Les régimes d’historicité du journalisme : héritages et transformations à l’ère d’Internet

par Arnaud Noblet

Thèse de doctorat en Sciences de l'information et de la communication

Sous la direction de Claudine Carluer.

Soutenue le 09-12-2010

à Lyon 2 , dans le cadre de École doctorale Sciences de l'éducation, psychologie, information et communication (Lyon) , en partenariat avec Équipe de recherche de Lyon en sciences de l'information et de la communication (laboratoire) .

Le président du jury était Jean-Claude Soulages.

Le jury était composé de Nicolas Pélissier, Yves Lavoinne, Rémy Rieffel.

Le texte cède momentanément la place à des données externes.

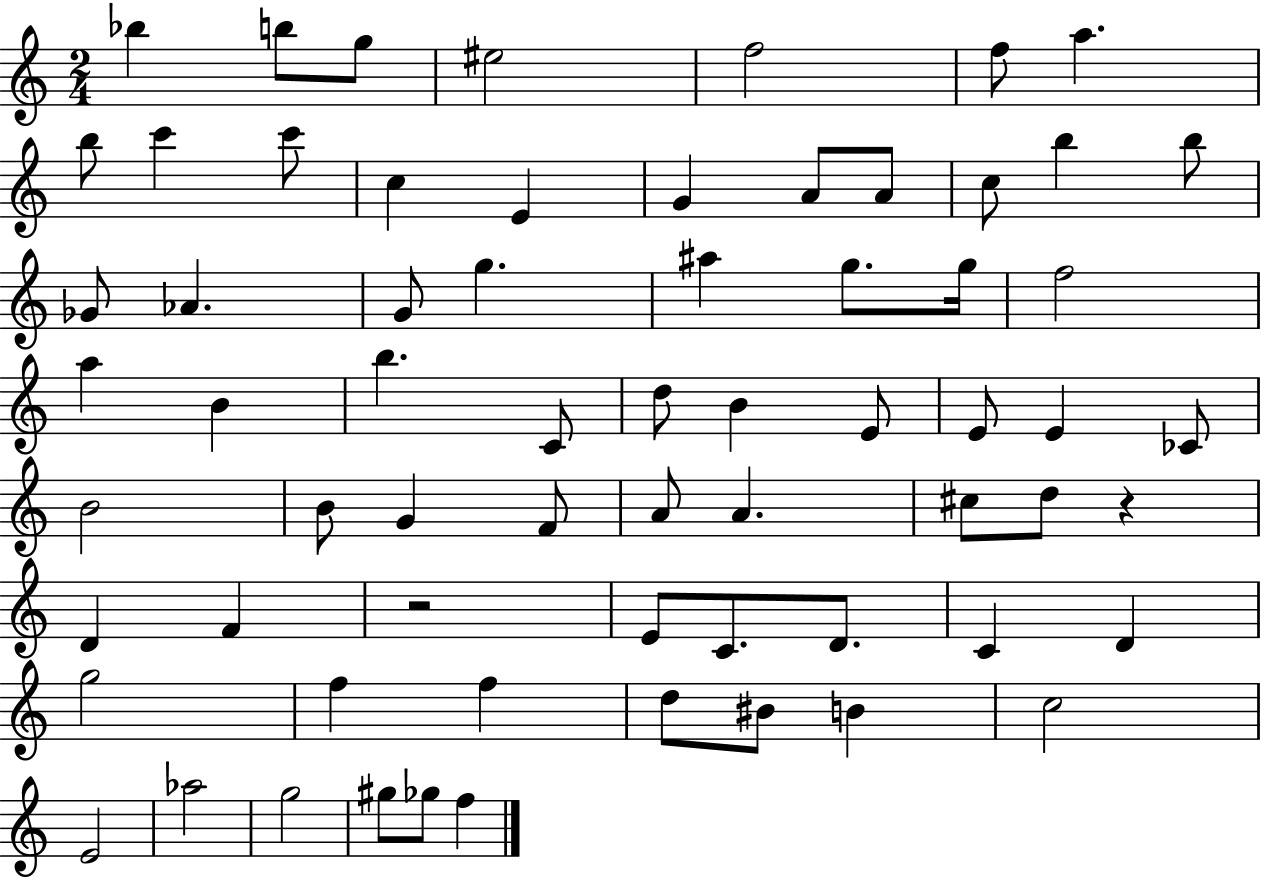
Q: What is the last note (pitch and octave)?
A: F5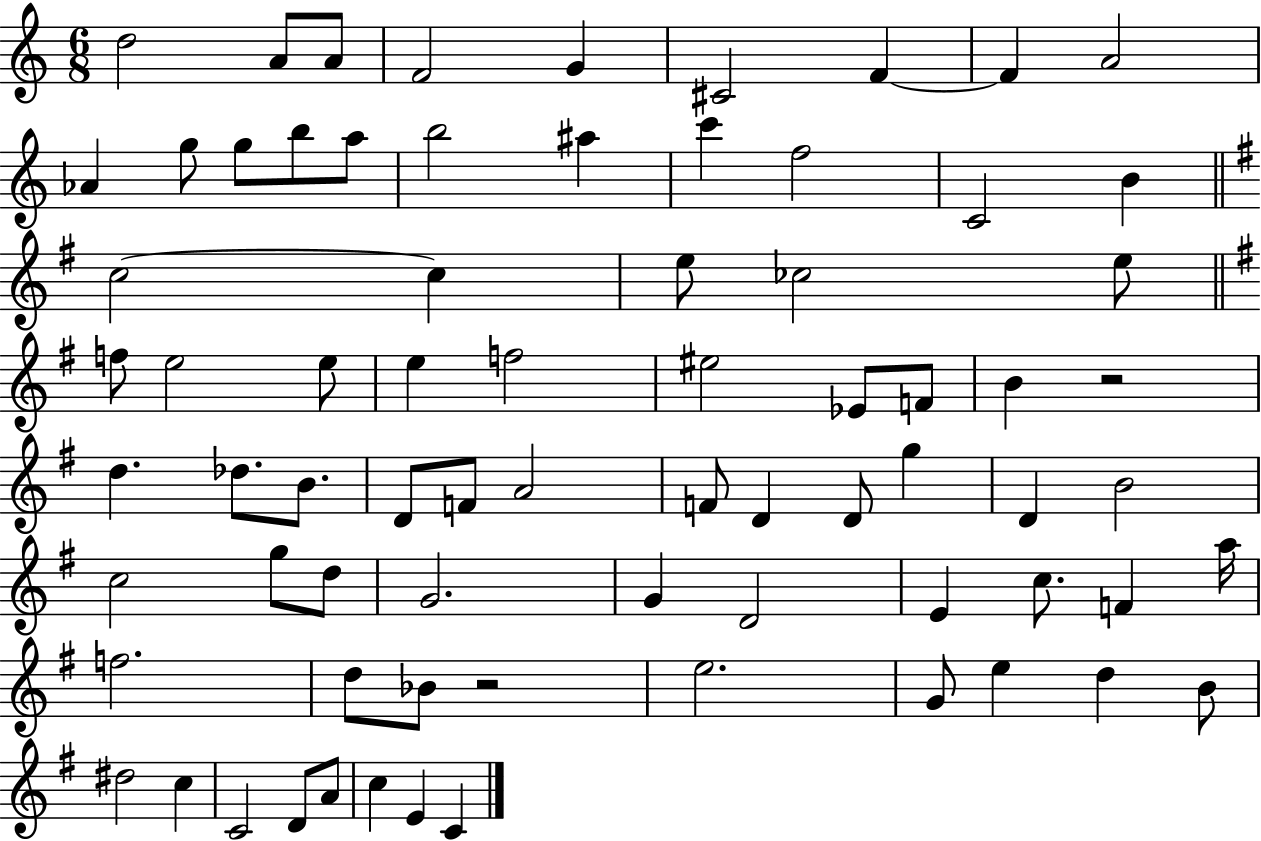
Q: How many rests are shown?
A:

Les rapporteurs étaient Nicolas Pélissier, Yves Lavoinne.


  • Résumé

    En l’absence d’une définition consensuelle ou d’une essence évidente, ce à quoi il est fait référence lorsque nous employons le terme « journalisme » fait écho à une figure du passé, à une image antérieure, celle-ci constituant une sorte de jauge, un mètre étalon à partir duquel nous nous positionnons plus ou moins explicitement. Ce mètre étalon pèse fortement sur nos conceptions présentes. D’où la nécessité, pour y voir clair aujourd’hui, de mettre à jour le processus d’élaboration de l’objet « journalisme » à travers le temps, en étudiant le discours historiographique sur ce thème. C’est dans cette perspective qu’a été mobilisée la notion de « régimes d’historicités ». Plusieurs de ces régimes se superposent : de la référence fondatrice de la presse écrite, en passant par l’arrimage du journalisme avec l’idéal de l’instauration de la liberté politique au sein de l’espace public, jusqu’à l’émergence, relativement récente dans l’historiographie, d’un prisme « professionnel » portant notamment une attention particulière aux acteurs de la sphère journalistique. Loin d’être figés ou statiques, ces régimes d’historicité, toile de fond à partir de laquelle nous pensons actuellement le journalisme, sont remis en cause et réinventés par les questionnements liés aux évolutions récentes, principalement l’émergence d’Internet. En bousculant les référents anciens, ces évolutions actuelles déplacent en retour les cadres et les bases historiques qui sous-tendaient jusqu’ici l’analyse du journalisme, un tel glissement offrant un nouveau prisme (et peut-être un nouveau régime d’historicité) à la lecture des pratiques et des identités journalistiques contemporaines.

  • Titre traduit

    Cycles in the historicity of journalism : legacies and transformations in the age of the Internet


  • Résumé

    In the absence of an accepted definition or an undeniable essence of what is being described by the term “journalism,” when it is used it seemingly refers to a figure or representation of the past which becomes a gauge against which current studies position themselves more or less explicitly. Such a standard weighs heavily on present-day conceptions of the press, which is why it has become necessary to study the process through which “journalism” has been constructed as an object of research, notably through the examination of historiographic discourse on the subject.It is for this reason that the notion of “cycles of historicity” has been developed. Several of these cycles overlap: references to the founding of the written press; perceptions of the grounding of journalism in the ideal of political liberty extended to the public sphere; relatively recent historiographical interpretations of journalistic “professionalism” which pay special attention to the actors in the field. These cycles of historicity are far from static or immobile; they provide the backdrop for the ways in which journalism is perceived, and which are now being called into question by the appearance of recent evolutions notably brought to light by the Internet. By shaking the foundations of former models, these evolutions are reshaping the framework of the historical analysis of journalism, thus offering new approaches and perspectives to the study of contemporary journalistic practices and identities – perhaps even opening the door to a new cycle of historicity.